Les Français consacraient 15 % de leurs revenus à se loger dans les années 80 . La hausse des prix de l’immobilier a fait passer cette part à 23 % trente ans plus tard, selon OpinionWay et, pour les locataires, elle a grimpé à 35 % - plus du tiers de leurs revenus !

La principale cause de cette hausse, scandaleusement déconnectée de celle des revenus, est bien connue. C’est le manque de logements qui, dans les zones urbaines, en particulier, a fait s’envoler les prix et les loyers. L’offre est insuffisante. La rareté entretient la hausse. Sur un marché de plus en plus tendu, ce sont les vendeurs et les propriétaires qui font la loi. C’est pourquoi les gouvernements successifs doivent inventer des dispositifs fiscaux incitant les épargnants à investir dans le parc locatif privé. Le « Scellier » va ainsi être remplacé par le « Duflot » , encore plus avantageux, mais qui devra financer des logements aux loyers inférieurs à ceux du marché. La promotion immobilière va ainsi rester sous perfusion

D’une manière générale, ce gouvernement semble tenté par un encadrement des loyers qui n’a jamais fonctionné nulle part. Selon le proverbe, il y a deux moyens de détruire une ville, les bombardements aériens et le contrôle des loyers ….

Reste le logement social. Le mouvement HLM gère 4 500 000 logements sociaux et loge ainsi 10 millions de personnes, soit environ 15 % des ménages . Mais ce sont les 2/3 des tiers des Français qui, en théorie, pourraient prétendre à un logement social. Et de fait, 1,2 millions sont inscrits sur les listes d’attente.

Problème : au nom de la « mixité sociale » , les personnes logées en HLM appartiennent bien souvent aux classes moyennes et auraient les moyens de se loger, comme les copains, sur le marché libre. Mais en France, les droits acquis le sont pour toujours. Les passe-droits, le clientélisme électoral, le copinage politique font des miracles.
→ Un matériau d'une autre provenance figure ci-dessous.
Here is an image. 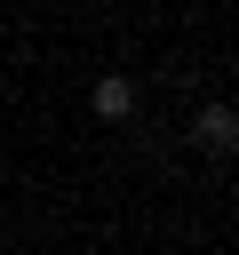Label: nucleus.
Here are the masks:
<instances>
[{
	"mask_svg": "<svg viewBox=\"0 0 239 255\" xmlns=\"http://www.w3.org/2000/svg\"><path fill=\"white\" fill-rule=\"evenodd\" d=\"M191 143H199L207 159H231V151H239V104H199V112H191Z\"/></svg>",
	"mask_w": 239,
	"mask_h": 255,
	"instance_id": "f257e3e1",
	"label": "nucleus"
},
{
	"mask_svg": "<svg viewBox=\"0 0 239 255\" xmlns=\"http://www.w3.org/2000/svg\"><path fill=\"white\" fill-rule=\"evenodd\" d=\"M88 104H96V120H127V112H135V80H127V72H104V80L88 88Z\"/></svg>",
	"mask_w": 239,
	"mask_h": 255,
	"instance_id": "f03ea898",
	"label": "nucleus"
},
{
	"mask_svg": "<svg viewBox=\"0 0 239 255\" xmlns=\"http://www.w3.org/2000/svg\"><path fill=\"white\" fill-rule=\"evenodd\" d=\"M231 72H239V56H231Z\"/></svg>",
	"mask_w": 239,
	"mask_h": 255,
	"instance_id": "7ed1b4c3",
	"label": "nucleus"
}]
</instances>
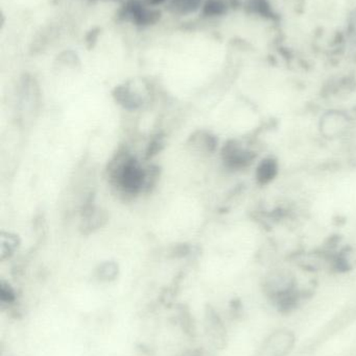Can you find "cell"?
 <instances>
[{
  "instance_id": "12",
  "label": "cell",
  "mask_w": 356,
  "mask_h": 356,
  "mask_svg": "<svg viewBox=\"0 0 356 356\" xmlns=\"http://www.w3.org/2000/svg\"><path fill=\"white\" fill-rule=\"evenodd\" d=\"M347 31H348L349 37L356 43V8L349 15L347 20Z\"/></svg>"
},
{
  "instance_id": "7",
  "label": "cell",
  "mask_w": 356,
  "mask_h": 356,
  "mask_svg": "<svg viewBox=\"0 0 356 356\" xmlns=\"http://www.w3.org/2000/svg\"><path fill=\"white\" fill-rule=\"evenodd\" d=\"M203 0H171V8L178 14H189L196 12Z\"/></svg>"
},
{
  "instance_id": "14",
  "label": "cell",
  "mask_w": 356,
  "mask_h": 356,
  "mask_svg": "<svg viewBox=\"0 0 356 356\" xmlns=\"http://www.w3.org/2000/svg\"><path fill=\"white\" fill-rule=\"evenodd\" d=\"M148 1L150 2V4H153V6H156V4L162 3L165 0H148Z\"/></svg>"
},
{
  "instance_id": "4",
  "label": "cell",
  "mask_w": 356,
  "mask_h": 356,
  "mask_svg": "<svg viewBox=\"0 0 356 356\" xmlns=\"http://www.w3.org/2000/svg\"><path fill=\"white\" fill-rule=\"evenodd\" d=\"M348 119L342 113L330 112L323 117L321 121V129L327 137H336L345 131Z\"/></svg>"
},
{
  "instance_id": "10",
  "label": "cell",
  "mask_w": 356,
  "mask_h": 356,
  "mask_svg": "<svg viewBox=\"0 0 356 356\" xmlns=\"http://www.w3.org/2000/svg\"><path fill=\"white\" fill-rule=\"evenodd\" d=\"M226 4L221 0H208L203 6V14L205 16H219L226 12Z\"/></svg>"
},
{
  "instance_id": "8",
  "label": "cell",
  "mask_w": 356,
  "mask_h": 356,
  "mask_svg": "<svg viewBox=\"0 0 356 356\" xmlns=\"http://www.w3.org/2000/svg\"><path fill=\"white\" fill-rule=\"evenodd\" d=\"M277 173L276 163L272 160L263 161L257 170V178L261 184H267L275 177Z\"/></svg>"
},
{
  "instance_id": "5",
  "label": "cell",
  "mask_w": 356,
  "mask_h": 356,
  "mask_svg": "<svg viewBox=\"0 0 356 356\" xmlns=\"http://www.w3.org/2000/svg\"><path fill=\"white\" fill-rule=\"evenodd\" d=\"M207 318H208L209 327H210V334L213 340L219 347H223L227 340V334H226L227 332L221 318L215 311L208 312Z\"/></svg>"
},
{
  "instance_id": "13",
  "label": "cell",
  "mask_w": 356,
  "mask_h": 356,
  "mask_svg": "<svg viewBox=\"0 0 356 356\" xmlns=\"http://www.w3.org/2000/svg\"><path fill=\"white\" fill-rule=\"evenodd\" d=\"M0 297H1L2 301L12 302V301L15 300L14 291L8 284H1V286H0Z\"/></svg>"
},
{
  "instance_id": "2",
  "label": "cell",
  "mask_w": 356,
  "mask_h": 356,
  "mask_svg": "<svg viewBox=\"0 0 356 356\" xmlns=\"http://www.w3.org/2000/svg\"><path fill=\"white\" fill-rule=\"evenodd\" d=\"M296 345V334L290 330L274 332L263 343L261 356H288Z\"/></svg>"
},
{
  "instance_id": "6",
  "label": "cell",
  "mask_w": 356,
  "mask_h": 356,
  "mask_svg": "<svg viewBox=\"0 0 356 356\" xmlns=\"http://www.w3.org/2000/svg\"><path fill=\"white\" fill-rule=\"evenodd\" d=\"M224 158H225V162L233 168L242 167L249 161L248 154L234 147L233 145H228L225 148Z\"/></svg>"
},
{
  "instance_id": "11",
  "label": "cell",
  "mask_w": 356,
  "mask_h": 356,
  "mask_svg": "<svg viewBox=\"0 0 356 356\" xmlns=\"http://www.w3.org/2000/svg\"><path fill=\"white\" fill-rule=\"evenodd\" d=\"M117 266L115 264L107 263L102 265L100 269V277L102 280H112L116 277Z\"/></svg>"
},
{
  "instance_id": "9",
  "label": "cell",
  "mask_w": 356,
  "mask_h": 356,
  "mask_svg": "<svg viewBox=\"0 0 356 356\" xmlns=\"http://www.w3.org/2000/svg\"><path fill=\"white\" fill-rule=\"evenodd\" d=\"M18 247V238L10 234H1L0 236V255L1 259L12 254Z\"/></svg>"
},
{
  "instance_id": "1",
  "label": "cell",
  "mask_w": 356,
  "mask_h": 356,
  "mask_svg": "<svg viewBox=\"0 0 356 356\" xmlns=\"http://www.w3.org/2000/svg\"><path fill=\"white\" fill-rule=\"evenodd\" d=\"M263 292L281 315L294 313L305 299V295L297 288L294 276L286 271H276L267 276Z\"/></svg>"
},
{
  "instance_id": "3",
  "label": "cell",
  "mask_w": 356,
  "mask_h": 356,
  "mask_svg": "<svg viewBox=\"0 0 356 356\" xmlns=\"http://www.w3.org/2000/svg\"><path fill=\"white\" fill-rule=\"evenodd\" d=\"M123 16L137 25H150L160 18V13L148 10L139 0H130L123 8Z\"/></svg>"
}]
</instances>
Et les organismes gestionnaires ont tout intérêt à conserver ces ménages réputés « bons payeurs » pour équilibrer leurs comptes. Cela illustre les limites d'une politique sociale, apparemment la plus généreuse d'Europe (en pourcentage de PIB), en réalité largement détournée à leur profit par les classes moyennes.
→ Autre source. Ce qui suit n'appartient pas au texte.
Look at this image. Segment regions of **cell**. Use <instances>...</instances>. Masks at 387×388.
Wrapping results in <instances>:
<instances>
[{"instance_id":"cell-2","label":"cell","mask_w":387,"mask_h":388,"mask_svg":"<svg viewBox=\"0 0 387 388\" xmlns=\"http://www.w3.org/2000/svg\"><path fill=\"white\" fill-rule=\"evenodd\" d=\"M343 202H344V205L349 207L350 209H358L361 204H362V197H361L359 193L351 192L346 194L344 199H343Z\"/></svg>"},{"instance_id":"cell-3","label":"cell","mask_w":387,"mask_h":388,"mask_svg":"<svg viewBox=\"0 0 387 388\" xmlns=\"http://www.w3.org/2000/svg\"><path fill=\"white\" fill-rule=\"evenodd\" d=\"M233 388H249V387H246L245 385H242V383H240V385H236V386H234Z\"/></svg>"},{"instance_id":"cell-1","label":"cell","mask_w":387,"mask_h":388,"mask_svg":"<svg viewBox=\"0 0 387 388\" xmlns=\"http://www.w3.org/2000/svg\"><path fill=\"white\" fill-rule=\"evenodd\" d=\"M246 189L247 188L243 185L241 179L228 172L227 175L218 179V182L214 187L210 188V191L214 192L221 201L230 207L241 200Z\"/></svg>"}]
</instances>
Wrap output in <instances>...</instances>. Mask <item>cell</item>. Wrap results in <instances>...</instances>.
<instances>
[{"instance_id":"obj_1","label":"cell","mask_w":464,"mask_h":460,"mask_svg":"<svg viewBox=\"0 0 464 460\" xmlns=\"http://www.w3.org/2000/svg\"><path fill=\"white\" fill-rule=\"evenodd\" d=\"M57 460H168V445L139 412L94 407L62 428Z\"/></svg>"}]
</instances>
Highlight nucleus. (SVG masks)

En bout de chaîne, les sans-logis semblent constituer un problème insoluble , puisque chaque gouvernement, chaque hiver, ajoute de nouveaux programmes et de nouveaux crédits à ceux déjà existants, sans que leur nombre ne cesse d’augmenter….

Il y a quelque chose qui ne tourne pas rond du côté du logement. Mais c'est tout notre système de protection sociale, conçu dans les années 50/60, qui n'est plus adapté aux évolutions de la société.